Pada 1977, total penjualan kloset duduk di Jepang sudah melebihi total pemasaran kloset jongkok. Perusahaan saniter paling besar di dunia, TOTO memperkenalkan kloset dilengkapi bidet yang disebut Washlet pada tahun 1980.

Terminologi

Dalam bahasa Jepang, toilet disebut toire dan dapat merujuk terhadap kloset atau bangunan kawasan lubang kloset berada.
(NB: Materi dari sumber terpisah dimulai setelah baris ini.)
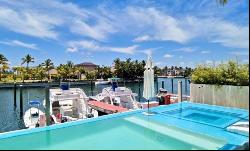 Exclusive Villa for sale in Marina Cap Cana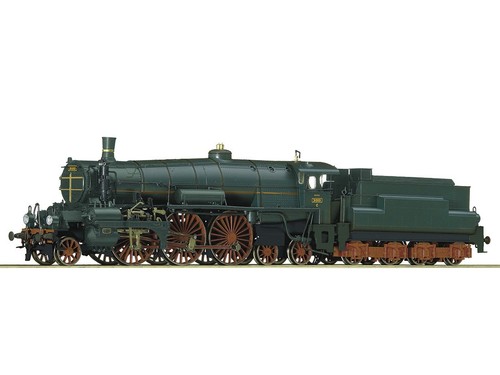 Roco 7110013 dampflok 310 - roco,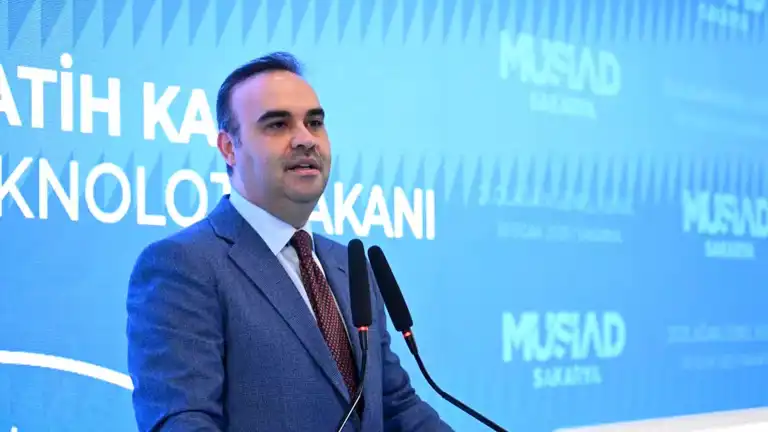 Kacır: AR-GE ve İnovasyona Yeni Yatırımlar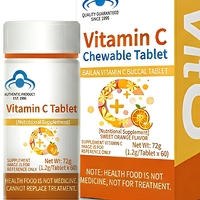 Comprimés d'acide L-ascorbique haute puissance 1000 mg – Soutien mémoire et sommeil, défense antioxydante, éclat de la peau, force maximale, bien-être quotidien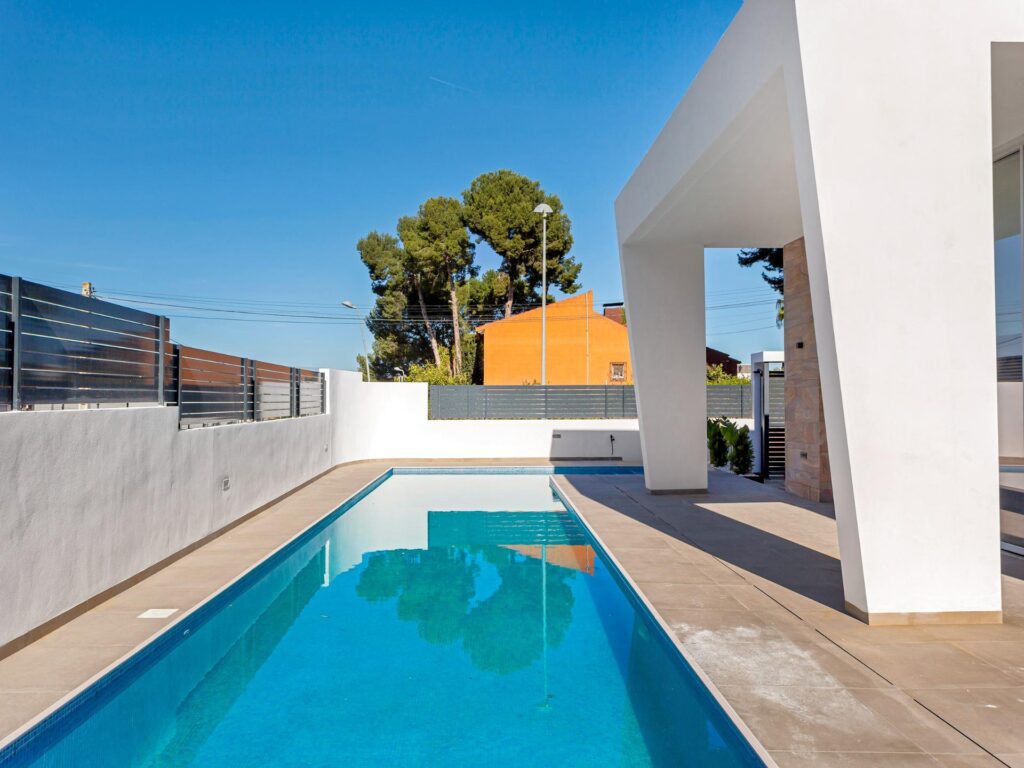 Villa in Torrevieja (Los Balcones – Los Altos del Edén)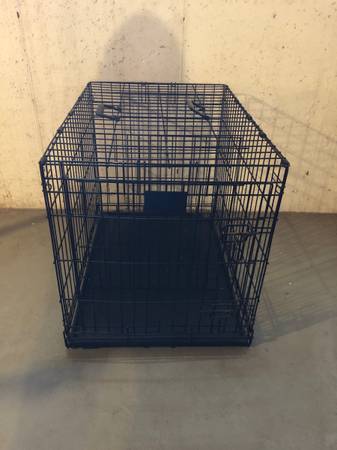 Metal cage 1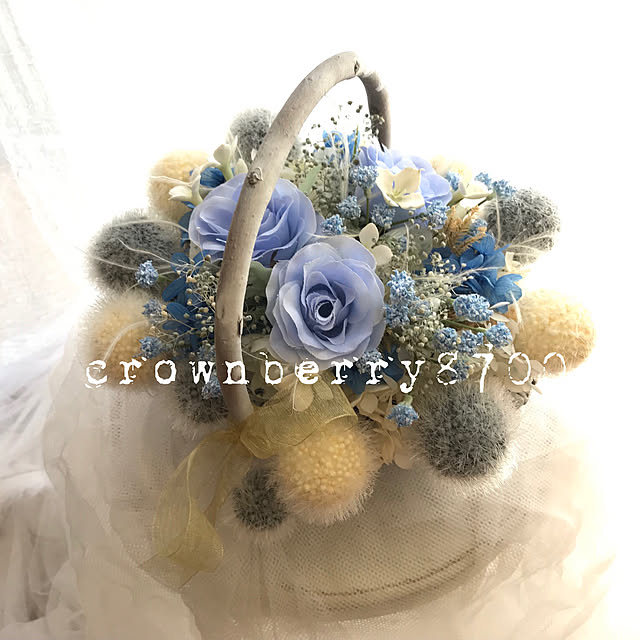 CrownBerry8700さんの実例写真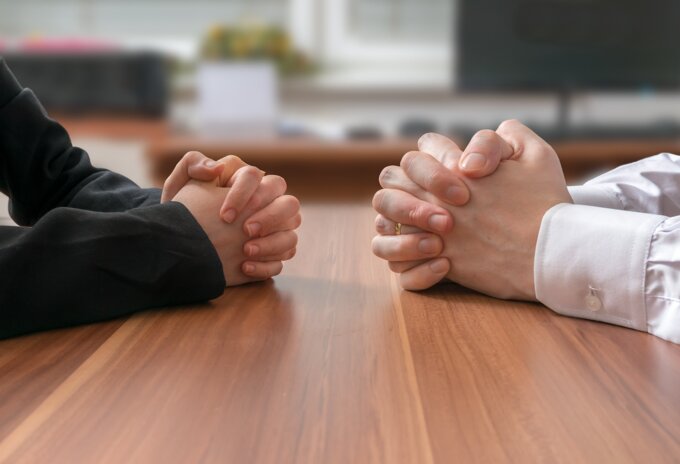 Onderhandelingen PC201 en 202.01 in najaar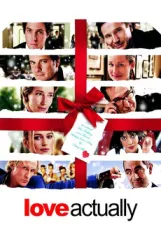 რეალური სიყვარული ქართულად | Love Actually Qartulad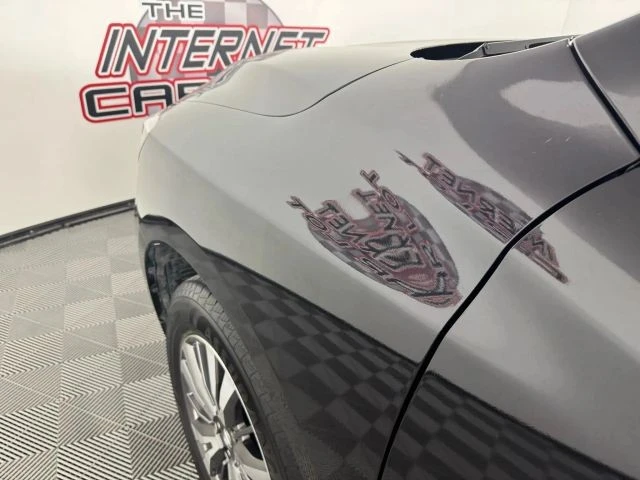 2019 Nissan Pathfinder 4th Gen - Image 21 of 21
Eufemisme untuk toilet adalah otearai, arti harfiah basuh tangan) yang mempunyai arti wastafel untuk mencuci tangan.

Dalam bahasa Inggris Amerika, eufemisme serupa juga dipakai untuk kata “bathroom” yang secara harfiah mempunyai arti kamar dengan kolam mandi atau toilet. Istilah lain untuk toilet yaitu keshōshitsu, arti harfiah: ruang berdandan). Istilah keshōshitsu ialah terjemahan dari bahasa Inggris powder room, dan biasanya dipakai oleh toko serba ada dan pasar swalayan.

Kata lain untuk toilet adalah benjo (kakus) yang berasal dari kata ben) yang bermakna akomodasi atau ekskresi. Walaupun dianggap kurang bergaya, kata benjo masih digunakan di toilet-toilet lazim, seperti di sekolah, bak renang, dan tempat-tempat biasa . Istilah benjo tidak dianggap bergairah, meskipun sebagian orang lebih menentukan untuk menggunakan kata toilet atau yang lain.

Perangkat kloset dari keramik (bagian mangkuk dan tangki penampung air) disebut benki sementara dudukan kloset disebut benza Pispot untuk anak kecil atau orang lanjut usia disebut omaru.

Asosiasi Toilet Jepang merayakan Hari Toilet tidak resmi pada 10 November. Tanggal 10 bulan 11 dalam urutan penulisan bahasa Jepang) mampu dibaca ii-to(ire) yang memiliki arti toilet cantik dalam bahasa Jepang.